Analysis of low versus high fidelity showed no statistical significance, but within each category, the more refined prototypes (CAD model for virtual, and 3D-printed for tangible prototypes) were related to more category A or B answers, higher ratings of usefulness by experts, and lengthier responses. These results align with Brandt’s (2007) findings that greater levels of detail within a prototyping category led to smaller variations and more focused conversations between stakeholders and designers. Similarly, studies evaluating stakeholder feedback on new product concepts have found that the highest level of prototype quality correlated with higher ratings by the stakeholders regardless of the criteria, e.g., functionality or creativity of an idea (Häggman et al. 2015; Kudrowitz et al. 2012; Sauer and Sonderegger 2009).
Our findings align with Hannah’s et al. (2012) conclusion that higher fidelity prototypes lead to more desirable results (more confidence), but also contradict the findings of Viswanathan and Linsey’s (2011) study that investigated the effects of prototypes on designers’ creative process. The researchers found that low-fidelity prototypes invited more contribution to the design, and that higher fidelity prototypes were sometimes seen as “too complete” to warrant more input by participants. However, the researchers also found that the physical models that required more time and effort to create led to more design fixation by the designers than the physical models that required less building effort. Thus, there are trade-offs in choice of prototype fidelity.
On the other hand, some studies found little difference between low- and high-fidelity prototypes, but these focused on non-tangible, two-dimensional products like user interfaces and websites only (Lim et al. 2006; Walker et al. 2016). In our study, the lesser refined prototype categories led to larger variations and more confusion in the stakeholder feedback. For example, one nurse asked which one of the views of the sketch to comment on, not realizing that all views of the sketch depicted the same product.
Similarly, even though participants were made aware they were looking at a prototype, some still voiced concerns about properties specific to a particular prototype, such as the fact that the blood of a patient might stain the cardboard material used for the mockup. This insight might indicate that some participants were not able to look beyond the prototype format and its inherent limitations when assessing lower-fidelity representations.
Influence of stakeholder group membership on stakeholder feedback
In our examination of group membership, we found differences among stakeholder groups. The feedback doctors provided included the most category A or B answers, the highest ratings of usefulness by experts, and the longest responses. The feedback students provided included more category A or B answers and higher ratings of usefulness by experts than nurses, but nurses provided longer responses than students. There might be several reasons for these differences. First, the introduction of “design thinking” to a clinical environment is a fairly recent development (Kalaichandran 2017; Roberts et al. 2016) that is often limited to physicians and medical students, and frequently exclude nurses (Rosen and Ku 2016). Therefore, many healthcare professionals, including those in this study, likely had limited experience with the design and development of medical devices.
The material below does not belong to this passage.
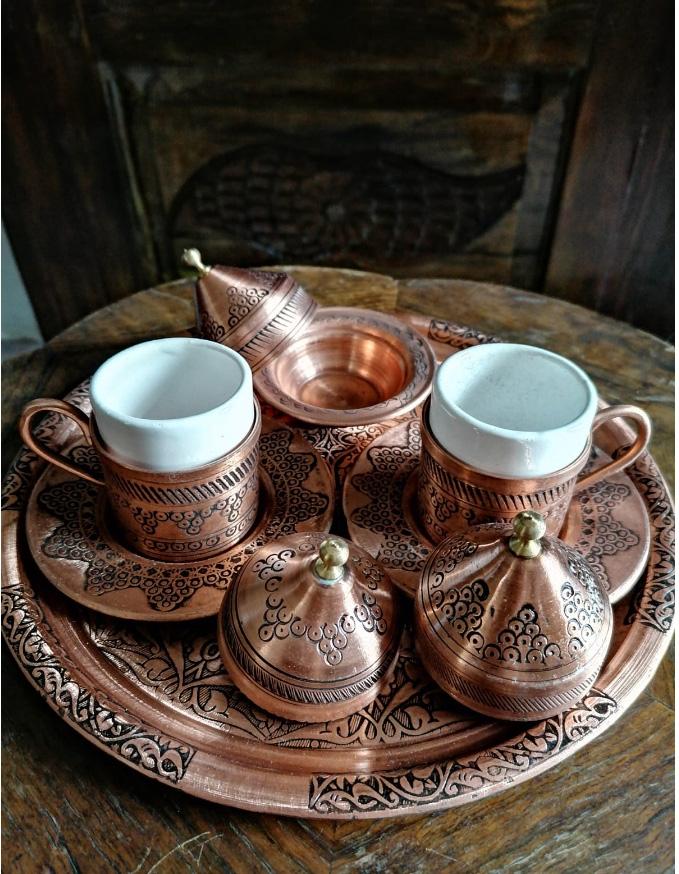 GONUL TURKISH COFFEE SET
Further, nurses in African countries have traditionally been trained with a focus on physician order execution and task completion (Marks 1994). The mission-style training approach, adopted by many sub-Saharan African countries from the British colonial system (Edwards 1957), might have introduced a social desirability bias, where nurses are not necessarily accustomed to providing critique and voicing their opinions. More recently, efforts have been made to redefine nursing practices from a more task-oriented approach to one of caring for and caring about patients (Savage 1995), but without necessarily challenging the hierarchal structure within the healthcare system. These factors might explain why nurses performed better on the patient-centric question than on the design-specific question.
In addition, the training of Ghanaian medical doctors often includes fellowships in the United Kingdom and the United States (Klufio et al. 2003b), introducing them to cultures of critique. This international experience might explain why doctors provided the most category A or B answers to questions addressing the design of the medical device used in this study.
Nurses frequently provided less critical observations and instead compared the presented device to everyday objects. Leder defines these “looks like” or “feels like” responses as prototypicality, a cognitive way for a reviewer to associate a new object with another and more familiar object. The association of information content with their own situation and emotional state can lead a reviewer to be content with a simple recognition. Parsons (1989) posited that “a naïve perceiver might be satisfied with the recognition of the train station in Monet’s La Gare Saint-Lazare because ‘he likes trains because they remind him of a journey.’” This observation is not limited to art, as differing levels of expertise influence how new concepts are perceived in other domains as well. While experts tend to abstract principles when solving a problem, novices often focus on literal features (Chi et al. 1981). In our study, we saw indications that an emotional evaluation, association with a familiar product, and focus on features might have limited cognitive inquiry by a reviewer. Several participants compared the device concept to everyday objects like a bottle opener or pen case and concluded that since these objects are safe, non-threatening devices, a medical device concept that looks or feels similar must therefore share similar qualities.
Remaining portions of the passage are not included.